Pressemitteilung vom 14.02.2026 
Rheinland-Pfalz: Bevölkerung fordert stärkeren Fokus auf Wirtschaftspolitik
In Rheinland-Pfalz steht eine wichtige Wahl bevor, und die Erwartungen der Bürger an die künftige Landesregierung sind hoch. Eine aktuelle Umfrage zeigt deutlich, dass die Wirtschaftspolitik dabei im Vordergrund stehen soll.

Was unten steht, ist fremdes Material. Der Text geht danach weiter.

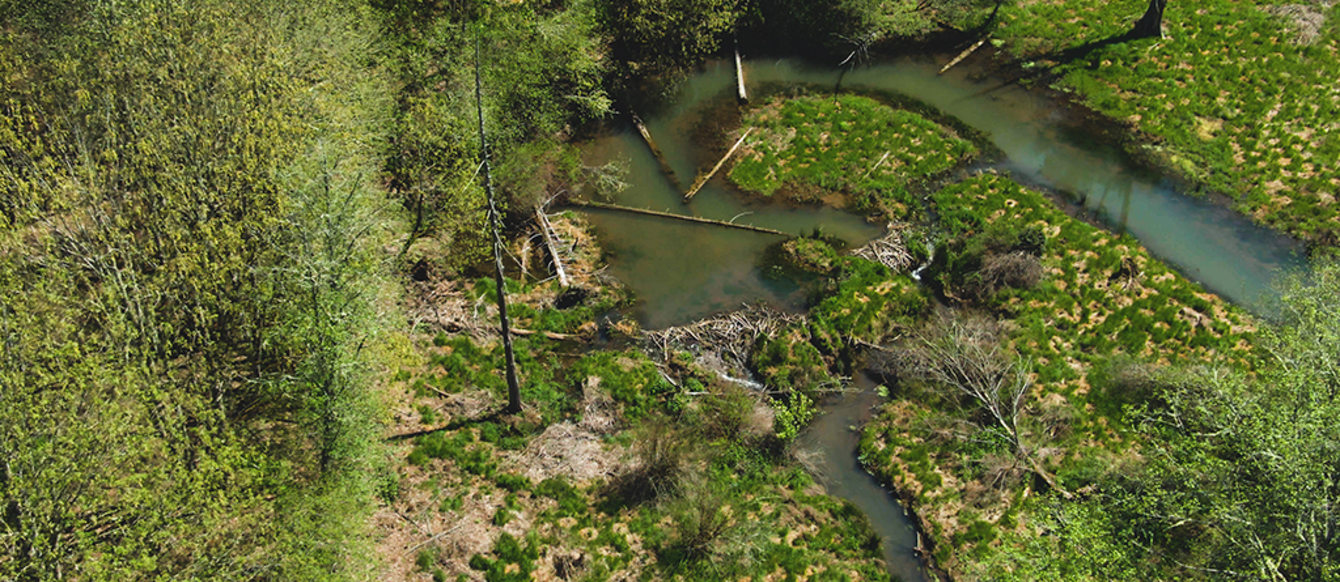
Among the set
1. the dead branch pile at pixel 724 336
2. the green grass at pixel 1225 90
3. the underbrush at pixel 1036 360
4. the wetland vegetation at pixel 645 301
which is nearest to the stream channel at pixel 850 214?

Mainz. Ein klarer Auftrag für die zukünftige Landesregierung in Rheinland-Pfalz: Laut einer Insa-Umfrage im Auftrag des Verbands der Familienunternehmer wünschen sich 80 Prozent der Bürger, dass das nächste Regierungsbündnis der Wirtschaft hohe Priorität einräumt. Zudem sehen 70 Prozent der Befragten die Landespolitik in zentraler Verantwortung für die wirtschaftliche Stärke und Stabilität des Bundeslandes.
Die wirtschaftliche Entwicklung der letzten fünf Jahre wird von rund 51 Prozent der Befragten negativ beurteilt. Unzufriedenheit mit der Wirtschaftspolitik der amtierenden Ampelregierung äußerten 53 Prozent. Arbeitsplatzängste beschäftigen viele Menschen: 35 Prozent der Rheinland-Pfälzer berichten von Sorgen um den eigenen Arbeitsplatz oder im direkten Umfeld.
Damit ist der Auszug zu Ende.